Genre:  Gothic Romance

Type of Short Story:  Short Story

Summary:  George is an unhappy husband with one goal in life: to keep his wife, Lenore, happy. He unwittingly agrees to her sinister plan to make herself beautiful again, but it all backfires in a unexpected way.

Excerpt:

Lenore emerged from the bathroom dressed: black skirt and pink blouse.

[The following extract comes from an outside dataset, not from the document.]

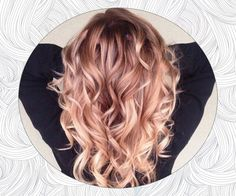 Try easy Strawberry Blonde Hair Color formulas 146679 Strawberry Blonde Ombre … Hair ideas using step-by-step hair tutorials. Strawberry Blonde Hair Color, Ombre Hair Color, Strawberry Hair, Pretty Hair Color, Beautiful Hair Color, Cabelo Rose Gold, Color Del Pelo, Gold Hair Colors, Hair Colours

George followed her straight into the bedroom.

“Wow,” he said. It had been a long time since he’d seen his wife dressed up, and for the public-eye at that.

“Wish I could say the same for you.” She sighed. “Is that really what you’re wearing?”
He took a second to observe himself. His Pittsburg Steelers shirt was clean and ironed, and so were his black jeans.

“I’ll change,” he told her. He hugged her from behind as she stood in front of the full mirror beside the dresser, burying his face in her hair. She smelled so good—and it had been too long since they’d been intimate—that he pushed her hair aside and kissed her neck.

She pulled away and busied herself in a drawer. “You think they might let you fill out the paperwork?”

It was his turn to sigh. “I doubt it, but don’t worry. You look beautiful.” It had taken him time to be able to tell her that. Not because he didn’t think she looked good, but because he was afraid that she wouldn’t believe him. Then, he realized how ridiculous his reason was.